The song was released on Lupe Fiasco's website on October 26 for download. This marked the first officially planned released single from Lasers ("Shining Down" and "I'm Beamin" were leaks re-released as street singles). "The Show Goes On" appeared on the iTunes Music Store on November 9.

==Music video==
The music video for "The Show Goes On" was released on December 25, 2010. It was directed by Hiro Murai and shows Lupe backstage preparing for a performance. Contrary to popular belief , the skull and crossbones glove is actually associated with Mastermind Japan the and not Lupe Fiasco's post-punk band, Japanese Cartoon. It was MTV's last Jam Of The Week of 2010. The video itself was nominated for MTV's Video Music Award for Best Hip Hop Video in 2011.

==Chart performance==
"The Show Goes On" peaked at No. 9 on the Billboard Hot 100, making this song Lupe's second top ten hit and biggest hit to date. "The Show Goes On" is Lupe Fiasco's best-selling and highest-charting song to date.
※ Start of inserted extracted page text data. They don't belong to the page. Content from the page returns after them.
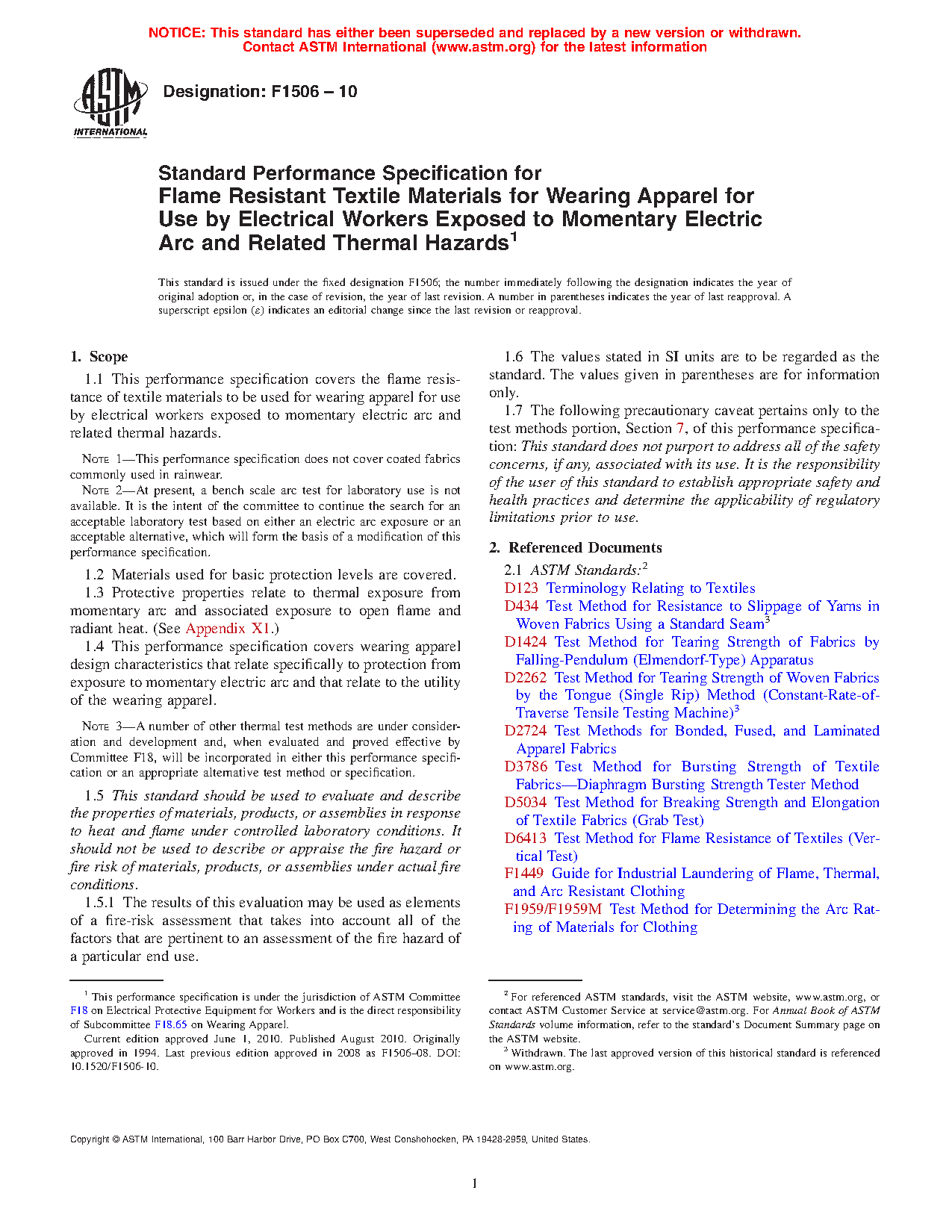 NOTICE: This standard has either been superseded and replaced by a new version or withdrawn. Contact ASTM International (www.astm.org) for the latest information

ASTM INTERNATIONAL

Designation: F1506 – 10

Standard Performance Specification for Flame Resistant Textile Materials for Wearing Apparel for Use by Electrical Workers Exposed to Momentary Electric Arc and Related Thermal Hazards$^1$

This standard is issued under the fixed designation F1506; the number immediately following the designation indicates the year of original adoption or, in the case of revision, the year of last revision. A number in parentheses indicates the year of last reapproval. A superscript epsilon (ε) indicates an editorial change since the last revision or reapproval.

1. Scope

1.1 This performance specification covers the flame resistance of textile materials to be used for wearing apparel for use by electrical workers exposed to momentary electric arc and related thermal hazards.

NOTE 1—This performance specification does not cover coated fabrics commonly used in rainwear.

NOTE 2—At present, a bench scale arc test for laboratory use is not available. It is the intent of the committee to continue the search for an acceptable laboratory test based on either an electric arc exposure or an acceptable alternative, which will form the basis of a modification of this performance specification.

1.2 Materials used for basic protection levels are covered.

1.3 Protective properties relate to thermal exposure from momentary arc and associated exposure to open flame and radiant heat. (See Appendix X1.)

1.4 This performance specification covers wearing apparel design characteristics that relate specifically to protection from exposure to momentary electric arc and that relate to the utility of the wearing apparel.

NOTE 3—A number of other thermal test methods are under consideration and development and, when evaluated and proved effective by Committee F18, will be incorporated in either this performance specification or an appropriate alternative test method or specification.

1.5 This standard should be used to evaluate and describe the properties of materials, products, or assemblies in response to heat and flame under controlled laboratory conditions. It should not be used to describe or appraise the fire hazard or fire risk of materials, products, or assemblies under actual fire conditions.

1.5.1 The results of this evaluation may be used as elements of a fire-risk assessment that takes into account all of the factors that are pertinent to an assessment of the fire hazard of a particular end use.

1.6 The values stated in SI units are to be regarded as the standard. The values given in parentheses are for information only.

1.7 The following precautionary caveat pertains only to the test methods portion, Section 7, of this performance specification: This standard does not purport to address all of the safety concerns, if any, associated with its use. It is the responsibility of the user of this standard to establish appropriate safety and health practices and determine the applicability of regulatory limitations prior to use.

2. Referenced Documents

2.1 ASTM Standards:$^2$

D123 Terminology Relating to Textiles

D434 Test Method for Resistance to Slippage of Yarns in Woven Fabrics Using a Standard Seam$^3$

D1424 Test Method for Tearing Strength of Fabrics by Falling-Pendulum (Elmendorf-Type) Apparatus

D2262 Test Method for Tearing Strength of Woven Fabrics by the Tongue (Single Rip) Method (Constant-Rate-of-Traverse Tensile Testing Machine)$^3$

D2724 Test Methods for Bonded, Fused, and Laminated Apparel Fabrics

D3786 Test Method for Bursting Strength of Textile Fabrics—Diaphragm Bursting Strength Tester Method

D5034 Test Method for Breaking Strength and Elongation of Textile Fabrics (Grab Test)

D6413 Test Method for Flame Resistance of Textiles (Vertical Test)

F1449 Guide for Industrial Laundering of Flame, Thermal, and Arc Resistant Clothing

F1959/F1959M Test Method for Determining the Arc Rating of Materials for Clothing

$^1$ This performance specification is under the jurisdiction of ASTM Committee F18 on Electrical Protective Equipment for Workers and is the direct responsibility of Subcommittee F18.65 on Wearing Apparel.

Current edition approved June 1, 2010. Published August 2010. Originally approved in 1994. Last previous edition approved in 2008 as F1506–08. DOI: 10.1520/F1506-10.

$^2$ For referenced ASTM standards, visit the ASTM website, www.astm.org, or contact ASTM Customer Service at service@astm.org. For Annual Book of ASTM Standards volume information, refer to the standard's Document Summary page on the ASTM website.

$^3$ Withdrawn. The last approved version of this historical standard is referenced on www.astm.org.

Copyright © ASTM International, 100 Barr Harbor Drive, PO Box C700, West Conshohocken, PA 19428-2959, United States.

1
As of June 2011, the single has sold more than 3,000,000 digital units in the US.

==Charts==

===Charts===

| Chart (2011) | Peak position |
|---|---|
| Australia (ARIA) | 5 |
| Belgium (Ultratip Bubbling Under Flanders) | 50 |
| Canada Hot 100 (Billboard) | 19 |
| Canada CHR/Top 40 (Billboard) | 12 |
| Canada Hot AC (Billboard) | 46 |
| Ireland (IRMA) | 19 |
| New Zealand (Recorded Music NZ) | 18 |
| UK Singles (Official Charts) | 49 |
| US Billboard Hot 100 | 9 |
| US Hot R&B/Hip-Hop Songs (Billboard) | 45 |
| US Hot Rap Songs (Billboard) | 4 |
| US Pop Airplay (Billboard) | 6 |
| US Rhythmic Airplay (Billboard) | 1 |

===Year-end charts===

| Chart (2011) | Position |
|---|---|
| Australia (ARIA) | 51 |
| Canada (Canadian Hot 100) | 87 |
| US Billboard Hot 100 | 28 |
| US Mainstream Top 40 (Billboard) | 39 |
| US Rhythmic (Billboard) | 7 |

==Certifications==

| Region | Certification | Certified units/sales |
| Australia (ARIA) | 2× Platinum | 140,000^{^} |
| New Zealand (RMNZ) | 2× Platinum | 60,000^{‡} |
| United Kingdom (BPI) | Silver | 200,000^{‡} |
| United States (RIAA) | 7× Platinum | 7,000,000^{‡} |
^{^} Shipments figures based on certification alone. ^{‡} Sales+streaming figures based on certification alone.